The hexagonal top, with a repair, and faced with a moulded edge. The solid stem with baluster and ball-and-fillet turnings above an octagonal column decorated with burr veneers. Standing on scroll legs with repairs to lost veneers. The finial replaced Excellent configuration, colour and patina. Last quarter of the 17th century. 71291183
The carpenter has used an octagonal column to emphasise the quality of the veneers. The combination of baluster, ball and reel turnings above the column displays the skill of the turner, and creates fluidity, variety of form and emphasises the quality of the solid walnut. These turnings hold and balance the form of the hexagonal top which retains its original screw mechanism. It is interesting to note the economy in not using burr veneers on the flat surface of the top as they would not have been seen when it was supporting a candlestick. The sweeping, scroll feet balance the proportion and fluidity of the candlestand, and give it great presence. Due to their delicate form and utalitarian nature, surviving 17th century candlestands are rare, particularly in this condition.

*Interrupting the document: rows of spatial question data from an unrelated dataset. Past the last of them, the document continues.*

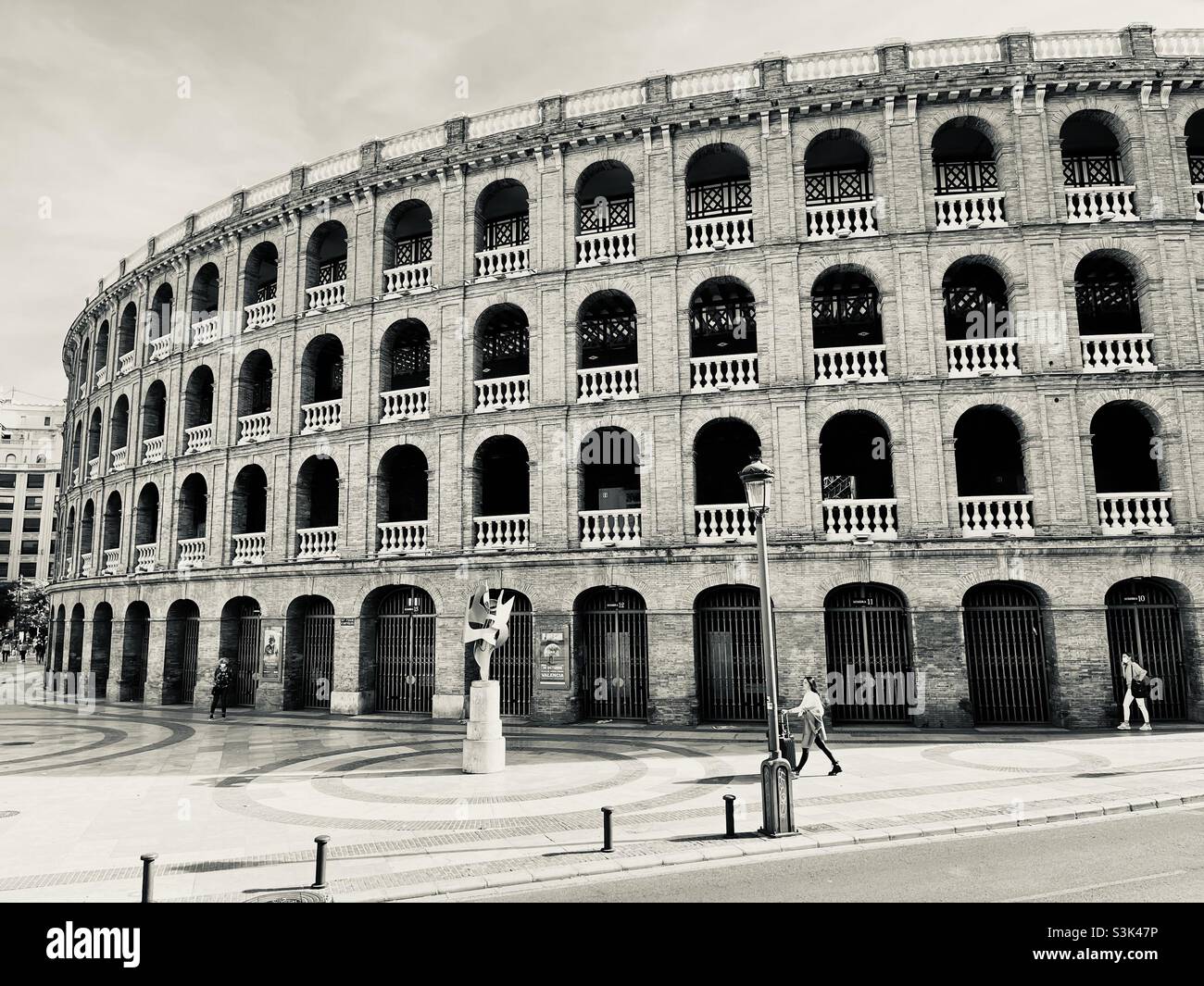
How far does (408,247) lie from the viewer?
2603cm

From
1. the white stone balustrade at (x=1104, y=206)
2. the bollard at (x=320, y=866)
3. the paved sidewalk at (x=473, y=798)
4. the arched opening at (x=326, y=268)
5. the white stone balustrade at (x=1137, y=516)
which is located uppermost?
the arched opening at (x=326, y=268)

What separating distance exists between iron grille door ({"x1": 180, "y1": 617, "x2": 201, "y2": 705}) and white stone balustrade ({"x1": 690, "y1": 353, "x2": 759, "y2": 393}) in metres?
20.0

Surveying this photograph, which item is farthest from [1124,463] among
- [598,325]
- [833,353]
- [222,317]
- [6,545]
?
[6,545]

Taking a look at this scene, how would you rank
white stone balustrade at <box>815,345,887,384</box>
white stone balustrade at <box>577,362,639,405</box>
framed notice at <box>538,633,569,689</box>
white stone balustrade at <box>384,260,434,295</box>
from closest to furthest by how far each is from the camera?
white stone balustrade at <box>815,345,887,384</box>
framed notice at <box>538,633,569,689</box>
white stone balustrade at <box>577,362,639,405</box>
white stone balustrade at <box>384,260,434,295</box>

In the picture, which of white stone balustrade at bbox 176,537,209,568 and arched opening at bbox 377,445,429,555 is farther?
white stone balustrade at bbox 176,537,209,568

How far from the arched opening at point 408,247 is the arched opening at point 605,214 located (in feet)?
16.5

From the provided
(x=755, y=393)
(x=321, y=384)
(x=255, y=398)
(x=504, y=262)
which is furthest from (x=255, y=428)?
(x=755, y=393)

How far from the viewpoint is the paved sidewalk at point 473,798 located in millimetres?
8859

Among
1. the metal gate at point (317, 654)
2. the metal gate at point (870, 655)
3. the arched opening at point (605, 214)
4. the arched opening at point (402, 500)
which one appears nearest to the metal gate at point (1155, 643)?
the metal gate at point (870, 655)

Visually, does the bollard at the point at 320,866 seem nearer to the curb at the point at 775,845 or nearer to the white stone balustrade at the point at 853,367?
the curb at the point at 775,845

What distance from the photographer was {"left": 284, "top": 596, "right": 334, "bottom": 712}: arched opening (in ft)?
79.5

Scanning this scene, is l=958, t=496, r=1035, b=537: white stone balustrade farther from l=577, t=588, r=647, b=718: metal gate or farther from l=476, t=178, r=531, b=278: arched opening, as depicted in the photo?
l=476, t=178, r=531, b=278: arched opening

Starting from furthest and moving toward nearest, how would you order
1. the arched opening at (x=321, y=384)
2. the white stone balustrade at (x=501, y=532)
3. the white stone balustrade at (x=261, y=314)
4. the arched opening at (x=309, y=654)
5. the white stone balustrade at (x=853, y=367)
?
the white stone balustrade at (x=261, y=314), the arched opening at (x=321, y=384), the arched opening at (x=309, y=654), the white stone balustrade at (x=501, y=532), the white stone balustrade at (x=853, y=367)

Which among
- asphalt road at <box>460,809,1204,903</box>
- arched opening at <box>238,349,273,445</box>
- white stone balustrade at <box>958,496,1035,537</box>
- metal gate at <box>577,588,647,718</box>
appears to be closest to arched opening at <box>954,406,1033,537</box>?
white stone balustrade at <box>958,496,1035,537</box>
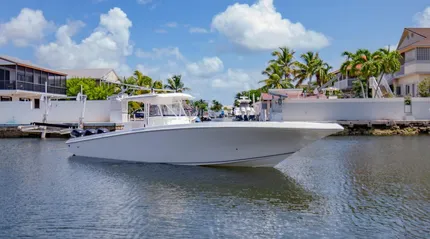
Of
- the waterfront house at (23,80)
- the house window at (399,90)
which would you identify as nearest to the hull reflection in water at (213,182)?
the waterfront house at (23,80)

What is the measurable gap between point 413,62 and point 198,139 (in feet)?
107

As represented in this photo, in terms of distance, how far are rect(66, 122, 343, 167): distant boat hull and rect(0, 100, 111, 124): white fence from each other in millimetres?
20101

Moveable stands to support a candlestick were intended to supplement the fixed lighting arrangements of rooms. The evidence of inventories suggests that they did not become common in France until about 1650 when they accompanied fine tables and cabinets. Such stands, being sometimes in the form of gueridons. The Academy of Armory, published in 1688, defines a candle-stand as a “little round table, set upon one pillar or poste which in the foote branches itselfe out into three or four feete or toes … for its fast and steddy standing”.